The colonel and the captain contemplated him for a time.
“Well,” said the captain finally.
“Well,” said the colonel, “if you want to go, why go.”
Collins saluted. “Much obliged t’ yeh.”
As he moved away the colonel called after him. “Take some of the other boys’
canteens with you an’ hurry back now.”
“Yes, sir. I will.”
The colonel and the captain looked at each other then, for it had suddenly
occurred that they could not for the life of them tell whether Collins wanted to
go or whether he did not.
They turned to regard Collins and as they perceived him surrounded by
gesticulating comrades the colonel said: “Well, by thunder! I guess he’s going.”
Collins appeared as a man dreaming. In the midst of the questions, the advice,
the warnings, all the excited talk of his company mates, he maintained a curious
silence.
They were very busy in preparing him for his ordeal. When they inspected him
carefully it was somewhat like the examination that grooms give a horse before a
race; and they were amazed, staggered by the whole affair. Their astonishment
found vent in strange repetitions.
“Are yeh sure a-goin’?” they demanded again and again.
“Certainly I am,” cried Collins, at last furiously.
He strode sullenly away from them. He was swinging five or six canteens by their
cords. It seemed that his cap would not remain firmly on his head, and often he
reached and pulled it down over his brow.

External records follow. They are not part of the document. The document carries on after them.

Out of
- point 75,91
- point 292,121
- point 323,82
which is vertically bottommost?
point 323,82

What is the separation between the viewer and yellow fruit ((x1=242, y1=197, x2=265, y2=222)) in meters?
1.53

There was a general movement in the compact column. The long animal-like thing
moved slightly. Its four hundred eyes were turned upon the figure of Collins.

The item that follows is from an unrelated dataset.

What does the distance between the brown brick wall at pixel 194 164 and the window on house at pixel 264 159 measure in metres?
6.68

“Well, sir, if that ain’t th’ derndest thing. I never thought Fred Collins had
the blood in him for that kind of business.”
“What’s he goin’ to do, anyhow?”
“He’s goin’ to that well there after water.”
“We ain’t dyin’ of thirst, are we? That’s foolishness.”
“Well, somebody put him up to it an’ he’s doin’ it.”
“Say, he must be a desperate cuss.”
When Collins faced the meadow and walked away from the regiment, he was vaguely
conscious that a chasm, the deep valley of all prides, was suddenly between him
and his comrades. It was provisional, but the provision was that he return as a
victor. He had blindly been led by quaint emotions and laid himself under an
obligation to walk squarely up to the face of death.
But he was not sure that he wished to make a retraction even if he could do so
without shame. As a matter of truth he was sure of very little. He was mainly
surprised.
It seemed to him supernaturally strange that he had allowed his mind to maneuver
his body into such a situation. He understood that it might be called
dramatically great.
However, he had no full appreciation of anything excepting that he was actually
conscious of being dazed. He could feel his dulled mind groping after the form
and color of this incident.
Too, he wondered why he did not feel some keen agony of fear cutting his sense
like a knife. He wondered at this because human expression had said loudly for
centuries that men should feel afraid of certain things and that all men who did
not feel this fear were phenomena, heroes.